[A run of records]
....................

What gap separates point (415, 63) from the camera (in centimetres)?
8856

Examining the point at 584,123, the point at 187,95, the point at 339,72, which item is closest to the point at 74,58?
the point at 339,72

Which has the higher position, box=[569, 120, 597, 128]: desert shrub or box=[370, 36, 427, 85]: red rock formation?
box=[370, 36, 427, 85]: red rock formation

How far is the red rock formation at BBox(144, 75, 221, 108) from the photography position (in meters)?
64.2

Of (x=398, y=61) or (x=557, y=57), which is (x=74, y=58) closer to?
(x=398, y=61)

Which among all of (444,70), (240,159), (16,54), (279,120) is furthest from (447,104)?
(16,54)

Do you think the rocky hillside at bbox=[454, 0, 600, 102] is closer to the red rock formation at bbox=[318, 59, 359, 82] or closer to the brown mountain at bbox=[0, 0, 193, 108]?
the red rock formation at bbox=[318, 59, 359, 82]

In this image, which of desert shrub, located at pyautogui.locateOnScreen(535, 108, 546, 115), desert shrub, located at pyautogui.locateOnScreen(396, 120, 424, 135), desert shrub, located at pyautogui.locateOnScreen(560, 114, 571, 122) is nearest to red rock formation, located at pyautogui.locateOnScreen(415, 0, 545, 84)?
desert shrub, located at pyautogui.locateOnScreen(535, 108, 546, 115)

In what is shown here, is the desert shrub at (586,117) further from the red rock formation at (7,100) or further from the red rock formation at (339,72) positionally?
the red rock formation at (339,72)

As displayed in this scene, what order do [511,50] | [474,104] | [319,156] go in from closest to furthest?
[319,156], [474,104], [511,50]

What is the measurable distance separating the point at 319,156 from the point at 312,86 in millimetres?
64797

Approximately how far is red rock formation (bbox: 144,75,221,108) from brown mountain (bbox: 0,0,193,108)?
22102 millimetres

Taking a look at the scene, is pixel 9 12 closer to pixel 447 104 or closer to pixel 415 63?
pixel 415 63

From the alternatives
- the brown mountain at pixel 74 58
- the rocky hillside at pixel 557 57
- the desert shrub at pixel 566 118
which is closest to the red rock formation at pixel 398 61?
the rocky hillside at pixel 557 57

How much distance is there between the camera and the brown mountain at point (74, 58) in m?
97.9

....................

**What you need to do**
Rewrite the records above as a numbered list, omitting the blank lines.

**Output of the exercise**
1. What gap separates point (415, 63) from the camera (in centimetres)?
2. 8856
3. Examining the point at 584,123, the point at 187,95, the point at 339,72, which item is closest to the point at 74,58?
4. the point at 339,72
5. Which has the higher position, box=[569, 120, 597, 128]: desert shrub or box=[370, 36, 427, 85]: red rock formation?
6. box=[370, 36, 427, 85]: red rock formation
7. How far is the red rock formation at BBox(144, 75, 221, 108) from the photography position (in meters)?
8. 64.2
9. Of (x=398, y=61) or (x=557, y=57), which is (x=74, y=58) closer to?
10. (x=398, y=61)
11. Which among all of (444,70), (240,159), (16,54), (279,120) is furthest from (447,104)?
12. (16,54)
13. Do you think the rocky hillside at bbox=[454, 0, 600, 102] is closer to the red rock formation at bbox=[318, 59, 359, 82] or closer to the brown mountain at bbox=[0, 0, 193, 108]?
14. the red rock formation at bbox=[318, 59, 359, 82]
15. In this image, which of desert shrub, located at pyautogui.locateOnScreen(535, 108, 546, 115), desert shrub, located at pyautogui.locateOnScreen(396, 120, 424, 135), desert shrub, located at pyautogui.locateOnScreen(560, 114, 571, 122) is nearest to red rock formation, located at pyautogui.locateOnScreen(415, 0, 545, 84)?
16. desert shrub, located at pyautogui.locateOnScreen(535, 108, 546, 115)
17. In what is shown here, is the desert shrub at (586,117) further from the red rock formation at (7,100) or further from the red rock formation at (339,72) positionally?
18. the red rock formation at (339,72)
19. As displayed in this scene, what order do [511,50] | [474,104] | [319,156] go in from closest to furthest?
20. [319,156], [474,104], [511,50]
21. What is the measurable distance separating the point at 319,156 from the point at 312,86 in millimetres?
22. 64797
23. Approximately how far is red rock formation (bbox: 144,75,221,108) from brown mountain (bbox: 0,0,193,108)?
24. 22102 millimetres
25. Taking a look at the scene, is pixel 9 12 closer to pixel 447 104 or closer to pixel 415 63?
26. pixel 415 63
27. From the alternatives
28. - the brown mountain at pixel 74 58
29. - the rocky hillside at pixel 557 57
30. - the desert shrub at pixel 566 118
31. which is closest to the red rock formation at pixel 398 61?
32. the rocky hillside at pixel 557 57
33. How much distance is there between the camera and the brown mountain at point (74, 58) in m?
34. 97.9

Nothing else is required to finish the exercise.